Incident Timeline - March 20, 2017 (MDT)
1610 - First internal reports of increased load for provisioning.
1630 - Operations and Directory team start investigation.
1713 - First reports of Customers seeing updates not showing up for extended periods.
1731 - Internal teams determined that there were several large concurrent updates from multiple customers.
1805 - Status page updated to note the degraded service.
1830 - Added 4 servers to attempt faster processing.
1858 - Issue is determined to be large queue sizes. Operations team sees it start to recover.
1900 - Removed extra nodes; processing did not increase.
1903 - Operations team monitoring to ensure system behavior is returning to normal and not degrading.
2005 - Monitoring indicates everything has returned to normal, no further delays detected.

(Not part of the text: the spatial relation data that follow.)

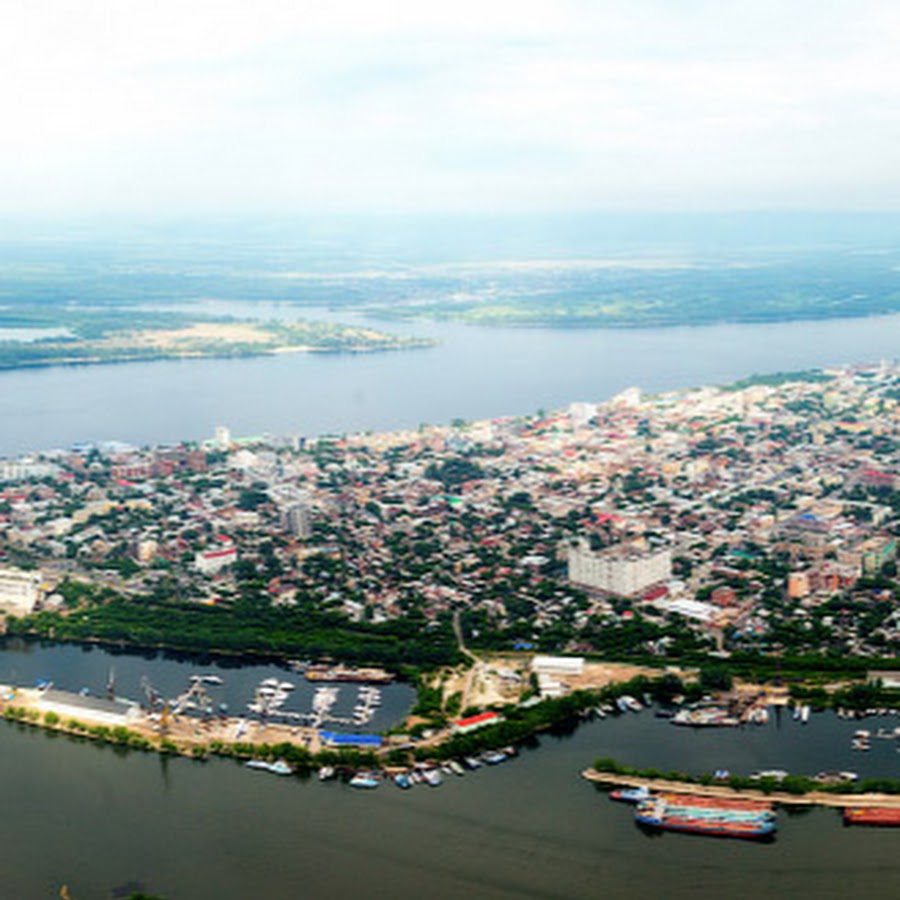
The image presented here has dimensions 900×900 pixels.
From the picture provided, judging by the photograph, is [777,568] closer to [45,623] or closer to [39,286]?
[45,623]

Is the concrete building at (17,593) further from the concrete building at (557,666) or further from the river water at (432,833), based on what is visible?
the concrete building at (557,666)

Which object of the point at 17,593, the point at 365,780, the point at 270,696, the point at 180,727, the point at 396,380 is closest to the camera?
the point at 365,780

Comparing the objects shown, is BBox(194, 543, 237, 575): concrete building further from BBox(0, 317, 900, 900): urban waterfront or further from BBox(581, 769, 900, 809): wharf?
BBox(581, 769, 900, 809): wharf

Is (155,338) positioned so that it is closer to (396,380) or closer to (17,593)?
(396,380)

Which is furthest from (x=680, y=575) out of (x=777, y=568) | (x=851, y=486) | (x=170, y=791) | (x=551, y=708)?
(x=170, y=791)

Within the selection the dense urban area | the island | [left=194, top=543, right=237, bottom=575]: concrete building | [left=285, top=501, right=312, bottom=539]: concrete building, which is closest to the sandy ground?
the dense urban area

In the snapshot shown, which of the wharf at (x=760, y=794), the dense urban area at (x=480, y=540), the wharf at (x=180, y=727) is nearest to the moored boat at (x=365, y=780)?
the wharf at (x=180, y=727)

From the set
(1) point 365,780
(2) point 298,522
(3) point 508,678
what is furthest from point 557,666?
(2) point 298,522
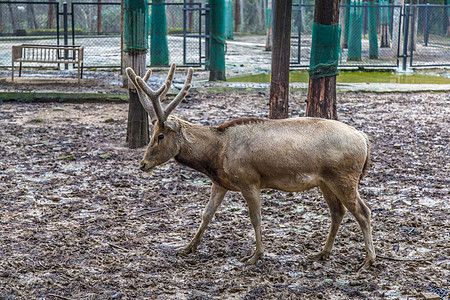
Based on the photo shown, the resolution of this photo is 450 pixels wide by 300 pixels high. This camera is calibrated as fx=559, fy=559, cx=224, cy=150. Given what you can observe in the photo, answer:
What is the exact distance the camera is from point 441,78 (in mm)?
17953

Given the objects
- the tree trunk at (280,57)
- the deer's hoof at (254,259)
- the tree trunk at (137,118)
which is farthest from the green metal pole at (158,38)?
the deer's hoof at (254,259)

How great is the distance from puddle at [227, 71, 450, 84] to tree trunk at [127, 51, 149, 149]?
7468mm

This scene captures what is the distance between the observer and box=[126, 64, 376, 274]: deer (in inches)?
195

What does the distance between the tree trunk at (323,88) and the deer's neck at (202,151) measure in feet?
13.1

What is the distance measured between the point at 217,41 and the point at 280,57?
697 centimetres

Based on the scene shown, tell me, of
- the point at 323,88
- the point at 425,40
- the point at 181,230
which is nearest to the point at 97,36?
the point at 425,40

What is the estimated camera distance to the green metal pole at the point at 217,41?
15.7 metres

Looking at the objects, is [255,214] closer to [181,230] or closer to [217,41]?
[181,230]

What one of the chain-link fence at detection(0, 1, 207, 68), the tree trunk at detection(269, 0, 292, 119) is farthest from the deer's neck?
the chain-link fence at detection(0, 1, 207, 68)

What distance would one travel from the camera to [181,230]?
5.89 metres

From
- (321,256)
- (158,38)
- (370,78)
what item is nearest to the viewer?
(321,256)

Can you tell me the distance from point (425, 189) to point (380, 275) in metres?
2.63

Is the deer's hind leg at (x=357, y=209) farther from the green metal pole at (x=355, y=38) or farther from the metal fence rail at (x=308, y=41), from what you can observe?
the green metal pole at (x=355, y=38)

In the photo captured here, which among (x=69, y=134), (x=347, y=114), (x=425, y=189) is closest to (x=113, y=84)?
(x=69, y=134)
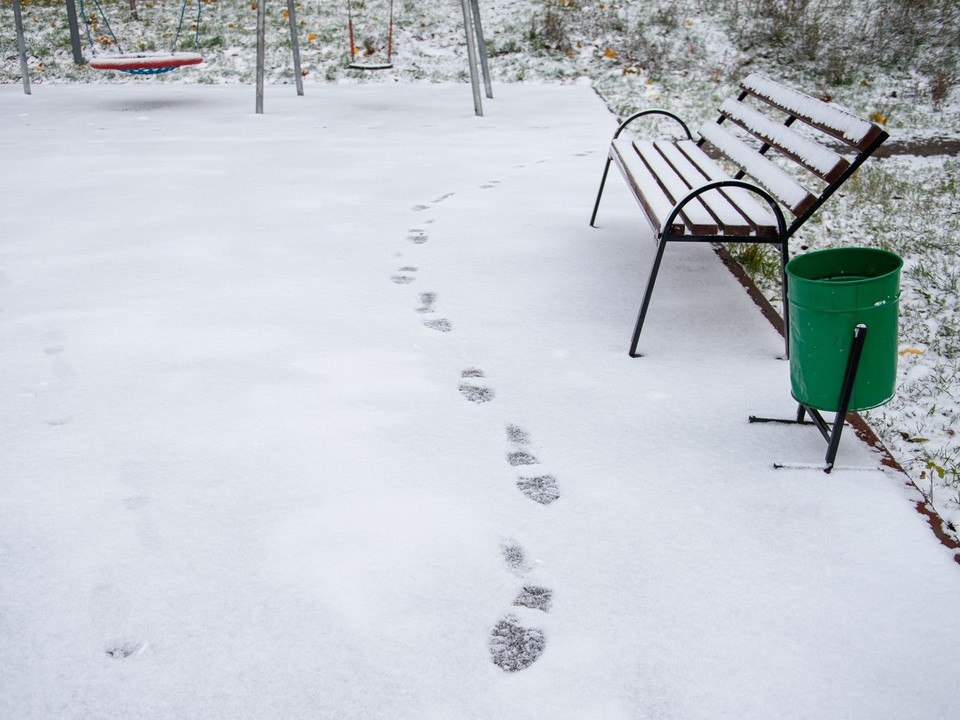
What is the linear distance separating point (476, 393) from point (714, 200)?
3.82 ft

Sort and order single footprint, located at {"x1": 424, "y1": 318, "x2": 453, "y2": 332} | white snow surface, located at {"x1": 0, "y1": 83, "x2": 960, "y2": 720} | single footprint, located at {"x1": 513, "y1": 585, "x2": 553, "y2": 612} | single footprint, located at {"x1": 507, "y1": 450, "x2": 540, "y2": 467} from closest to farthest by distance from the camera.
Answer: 1. white snow surface, located at {"x1": 0, "y1": 83, "x2": 960, "y2": 720}
2. single footprint, located at {"x1": 513, "y1": 585, "x2": 553, "y2": 612}
3. single footprint, located at {"x1": 507, "y1": 450, "x2": 540, "y2": 467}
4. single footprint, located at {"x1": 424, "y1": 318, "x2": 453, "y2": 332}

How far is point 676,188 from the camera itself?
121 inches

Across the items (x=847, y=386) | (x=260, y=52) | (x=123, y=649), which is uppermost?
(x=260, y=52)

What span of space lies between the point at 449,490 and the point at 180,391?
1.00 m

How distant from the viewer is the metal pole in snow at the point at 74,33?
9.36m

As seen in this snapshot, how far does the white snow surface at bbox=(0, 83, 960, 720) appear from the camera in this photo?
1570mm

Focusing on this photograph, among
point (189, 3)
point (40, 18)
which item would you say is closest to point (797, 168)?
point (189, 3)

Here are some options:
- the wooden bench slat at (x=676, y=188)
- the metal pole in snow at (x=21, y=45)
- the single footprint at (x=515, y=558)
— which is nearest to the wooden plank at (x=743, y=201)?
the wooden bench slat at (x=676, y=188)

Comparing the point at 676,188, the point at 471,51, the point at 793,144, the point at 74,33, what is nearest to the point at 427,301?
the point at 676,188

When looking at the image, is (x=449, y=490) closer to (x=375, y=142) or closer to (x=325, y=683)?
(x=325, y=683)

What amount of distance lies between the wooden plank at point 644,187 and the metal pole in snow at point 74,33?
7.91 metres

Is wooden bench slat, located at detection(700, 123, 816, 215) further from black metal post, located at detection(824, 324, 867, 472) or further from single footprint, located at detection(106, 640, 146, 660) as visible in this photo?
single footprint, located at detection(106, 640, 146, 660)

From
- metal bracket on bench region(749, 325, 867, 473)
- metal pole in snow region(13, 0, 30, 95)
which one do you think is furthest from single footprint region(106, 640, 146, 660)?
metal pole in snow region(13, 0, 30, 95)

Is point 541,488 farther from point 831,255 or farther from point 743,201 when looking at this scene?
point 743,201
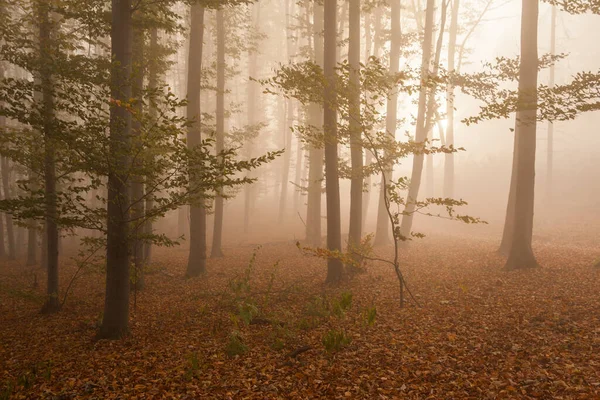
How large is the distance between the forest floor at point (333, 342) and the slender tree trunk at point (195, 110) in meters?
1.81

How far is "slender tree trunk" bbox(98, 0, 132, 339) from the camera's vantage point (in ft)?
21.9

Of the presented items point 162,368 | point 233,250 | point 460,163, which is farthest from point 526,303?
point 460,163

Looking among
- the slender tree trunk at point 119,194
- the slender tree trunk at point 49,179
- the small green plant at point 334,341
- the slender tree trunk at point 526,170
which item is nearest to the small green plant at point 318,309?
the small green plant at point 334,341

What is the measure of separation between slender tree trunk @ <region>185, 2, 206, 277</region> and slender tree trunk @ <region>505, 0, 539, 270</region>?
30.9ft

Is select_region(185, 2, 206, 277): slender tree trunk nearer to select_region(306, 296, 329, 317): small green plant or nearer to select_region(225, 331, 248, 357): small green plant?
select_region(306, 296, 329, 317): small green plant

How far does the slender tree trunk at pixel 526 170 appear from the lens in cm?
1109

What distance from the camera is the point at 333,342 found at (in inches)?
256

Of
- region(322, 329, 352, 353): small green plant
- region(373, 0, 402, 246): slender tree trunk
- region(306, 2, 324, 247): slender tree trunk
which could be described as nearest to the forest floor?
region(322, 329, 352, 353): small green plant

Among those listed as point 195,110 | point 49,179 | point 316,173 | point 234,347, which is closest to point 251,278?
point 195,110

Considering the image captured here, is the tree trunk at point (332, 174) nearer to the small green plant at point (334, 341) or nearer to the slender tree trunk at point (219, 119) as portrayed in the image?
the small green plant at point (334, 341)

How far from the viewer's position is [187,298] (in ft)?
35.1

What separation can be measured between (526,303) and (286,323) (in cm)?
511

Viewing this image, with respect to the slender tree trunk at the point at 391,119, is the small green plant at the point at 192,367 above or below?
below

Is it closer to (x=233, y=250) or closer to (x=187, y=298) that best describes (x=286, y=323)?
(x=187, y=298)
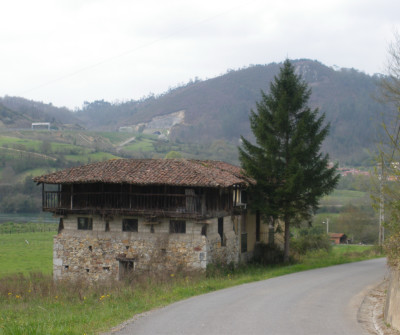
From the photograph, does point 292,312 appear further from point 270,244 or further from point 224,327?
point 270,244

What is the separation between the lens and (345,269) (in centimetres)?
2609

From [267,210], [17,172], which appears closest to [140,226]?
[267,210]

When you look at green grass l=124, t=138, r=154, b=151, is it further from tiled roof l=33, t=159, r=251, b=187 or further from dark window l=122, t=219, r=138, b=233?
dark window l=122, t=219, r=138, b=233

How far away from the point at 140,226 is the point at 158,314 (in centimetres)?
1274

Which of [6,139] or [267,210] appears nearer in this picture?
[267,210]

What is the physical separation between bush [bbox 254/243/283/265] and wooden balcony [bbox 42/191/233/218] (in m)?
5.27

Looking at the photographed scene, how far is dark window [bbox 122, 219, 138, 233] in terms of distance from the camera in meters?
26.3

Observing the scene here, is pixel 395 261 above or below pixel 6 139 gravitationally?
below

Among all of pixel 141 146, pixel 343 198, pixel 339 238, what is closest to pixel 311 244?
pixel 339 238

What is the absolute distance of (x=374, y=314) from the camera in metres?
13.9

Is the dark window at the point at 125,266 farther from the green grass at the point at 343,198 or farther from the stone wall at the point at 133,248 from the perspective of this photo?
the green grass at the point at 343,198

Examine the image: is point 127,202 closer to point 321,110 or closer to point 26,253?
point 26,253

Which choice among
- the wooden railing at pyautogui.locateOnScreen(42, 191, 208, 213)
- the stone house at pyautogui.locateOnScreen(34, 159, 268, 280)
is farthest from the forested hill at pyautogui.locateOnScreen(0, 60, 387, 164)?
the wooden railing at pyautogui.locateOnScreen(42, 191, 208, 213)

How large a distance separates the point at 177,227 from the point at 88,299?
24.6ft
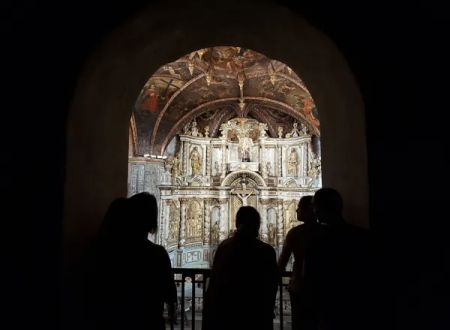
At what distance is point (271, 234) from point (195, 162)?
14.9 feet

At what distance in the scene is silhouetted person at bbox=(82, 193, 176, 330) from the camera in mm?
1821

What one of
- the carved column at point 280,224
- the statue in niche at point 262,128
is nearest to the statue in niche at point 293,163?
the carved column at point 280,224

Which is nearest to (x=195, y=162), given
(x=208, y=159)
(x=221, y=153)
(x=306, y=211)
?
(x=208, y=159)

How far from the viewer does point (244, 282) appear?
8.14ft

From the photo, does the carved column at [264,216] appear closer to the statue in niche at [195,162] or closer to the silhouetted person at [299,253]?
the statue in niche at [195,162]

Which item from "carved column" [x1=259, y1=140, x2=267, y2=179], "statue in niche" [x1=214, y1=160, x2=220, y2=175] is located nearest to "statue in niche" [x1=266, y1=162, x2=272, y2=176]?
"carved column" [x1=259, y1=140, x2=267, y2=179]

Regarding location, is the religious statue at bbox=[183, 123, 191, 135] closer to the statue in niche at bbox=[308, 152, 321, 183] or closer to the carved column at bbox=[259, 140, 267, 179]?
the carved column at bbox=[259, 140, 267, 179]

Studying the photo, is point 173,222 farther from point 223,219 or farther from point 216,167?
point 216,167
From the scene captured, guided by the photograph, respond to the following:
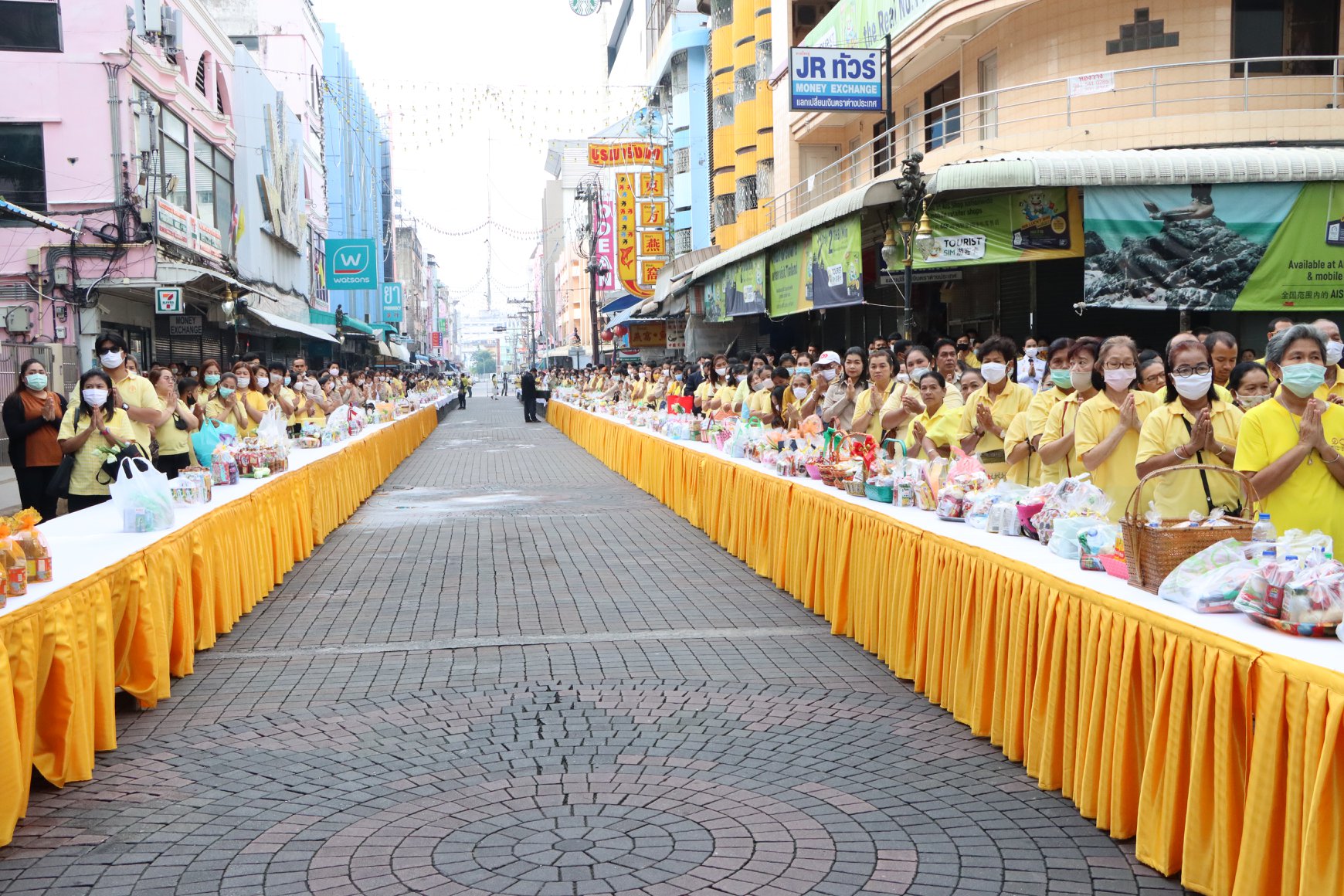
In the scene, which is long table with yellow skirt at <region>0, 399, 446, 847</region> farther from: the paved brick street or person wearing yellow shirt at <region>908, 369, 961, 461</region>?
person wearing yellow shirt at <region>908, 369, 961, 461</region>

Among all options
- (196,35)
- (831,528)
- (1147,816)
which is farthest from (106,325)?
(1147,816)

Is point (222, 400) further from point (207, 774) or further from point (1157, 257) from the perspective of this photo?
point (1157, 257)

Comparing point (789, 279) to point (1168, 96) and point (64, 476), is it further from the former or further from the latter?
point (64, 476)

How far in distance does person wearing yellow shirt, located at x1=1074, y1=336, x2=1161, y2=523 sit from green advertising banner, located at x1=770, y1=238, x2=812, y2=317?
12772 mm

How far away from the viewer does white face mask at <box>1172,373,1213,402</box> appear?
5.46 meters

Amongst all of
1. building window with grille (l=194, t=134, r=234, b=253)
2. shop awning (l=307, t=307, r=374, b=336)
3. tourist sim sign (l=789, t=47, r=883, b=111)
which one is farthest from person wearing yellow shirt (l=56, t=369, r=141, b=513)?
shop awning (l=307, t=307, r=374, b=336)

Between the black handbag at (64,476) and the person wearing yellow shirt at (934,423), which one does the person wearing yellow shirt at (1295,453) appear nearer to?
the person wearing yellow shirt at (934,423)

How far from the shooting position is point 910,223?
1467 centimetres

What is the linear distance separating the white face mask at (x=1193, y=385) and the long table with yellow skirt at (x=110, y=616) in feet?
16.9

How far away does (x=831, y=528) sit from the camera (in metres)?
8.07

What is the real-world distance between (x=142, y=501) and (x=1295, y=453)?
6158 millimetres

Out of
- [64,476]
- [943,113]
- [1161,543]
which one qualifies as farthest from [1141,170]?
[64,476]

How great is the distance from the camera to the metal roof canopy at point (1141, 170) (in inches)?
555

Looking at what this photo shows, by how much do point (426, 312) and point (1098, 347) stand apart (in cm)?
13067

2032 - Status posting updated to indicate degraded status has cleared.
Affected Services
PingOne Services
Provisioning of PingOne Directory users and groups.
Resolution
Issue resolved itself when the queues naturally caught up given enough time.
Ping Action Items
Prioritize non-batch traffic to remove delays caused by batch jobs that are less sensitive to the turn-around time.
Adjust alerting levels to allow for an earlier detection of a queue increase.
Posted Mar 30, 2017 - 17:13 UTC
Resolved
Delays with provisioning of cloud directory users and groups has resolved. The Directory service is back to normal.
Posted Mar 21, 2017 - 02:33 UTC
Investigating
SRE has detected an issue causing delays with provisioning of cloud directory users and groups. SRE is currently investigating and will post an update when we find more.
Posted Mar 21, 2017 - 00:06 UTC
This incident affected: PingOne for Enterprise - United States (.com services) (Directory API).